If you want the absolute most bang for your buck, you want Amazon's Fire TV Stick 4K, which is currently the cheapest 4K streaming player at just $50. And if you have more to spend, Amazon has some unique offerings in the Fire TV Cube, which adds voice controls to your entire home entertainment center, and Fire TV Recast, which records live TV so you can stream it later — both features you won't find on any other streaming media player.

All Fire TV models work with Alexa, making them convenient additions to Alexa- and Echo-powered smart homes. Most come with an Alexa voice remote that let you press a button to issue voice commands to your TV or your other smart home devices — for example, you could pull up the video feed from your Ring Video Doorbell — but you can also pair your Fire TV with your other Alexa devices, like Echo smart speakers, so you can control your TV just by saying "Alexa, watch Game of Thrones."

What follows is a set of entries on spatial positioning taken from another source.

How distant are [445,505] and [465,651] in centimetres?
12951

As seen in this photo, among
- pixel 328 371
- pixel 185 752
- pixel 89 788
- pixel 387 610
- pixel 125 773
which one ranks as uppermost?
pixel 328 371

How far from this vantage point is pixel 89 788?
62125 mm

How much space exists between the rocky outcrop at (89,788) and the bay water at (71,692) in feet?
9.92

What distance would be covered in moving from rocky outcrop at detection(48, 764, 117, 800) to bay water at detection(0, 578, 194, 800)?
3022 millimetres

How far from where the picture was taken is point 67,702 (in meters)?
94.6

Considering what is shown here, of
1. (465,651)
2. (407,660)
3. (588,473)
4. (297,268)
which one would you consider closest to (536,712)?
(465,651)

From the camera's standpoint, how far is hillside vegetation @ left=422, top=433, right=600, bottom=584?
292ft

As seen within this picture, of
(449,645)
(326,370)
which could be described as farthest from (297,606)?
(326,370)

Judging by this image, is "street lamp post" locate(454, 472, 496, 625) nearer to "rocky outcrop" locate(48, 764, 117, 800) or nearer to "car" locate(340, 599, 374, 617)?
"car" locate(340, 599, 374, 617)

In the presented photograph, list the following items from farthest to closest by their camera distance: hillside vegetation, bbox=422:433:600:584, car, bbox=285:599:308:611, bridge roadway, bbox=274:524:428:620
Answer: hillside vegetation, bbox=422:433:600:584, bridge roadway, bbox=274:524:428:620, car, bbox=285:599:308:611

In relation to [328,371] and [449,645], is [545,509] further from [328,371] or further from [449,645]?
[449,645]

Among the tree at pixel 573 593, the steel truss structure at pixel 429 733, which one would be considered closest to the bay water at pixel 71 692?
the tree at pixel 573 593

Like the other devices we've listed, Alexa on Fire TV has a universal search that will find content no matter where it is with just a simple voice command. Everything shows up in a single, simple interface, with no need to jump from app to app. In fact, unless you pay attention, you probably won't even realize you're browsing different streaming services. That's as simple as it gets.

But Amazon doesn't just let you watch content, it provides content, and the Fire TV experience will be better for Amazon Prime subscribers. Prime members get access to tons of Amazon video content — including original shows — at no extra charge. On top of that, Prime members can subscribe to additional premium channels like Starz, Showtime, HBO, CBS All Access and a lot more, some at discounted prices. That can be tremendously helpful when it comes to managing your subscriptions: if you subscribe through Amazon, you can manage all of your subscriptions in one place. 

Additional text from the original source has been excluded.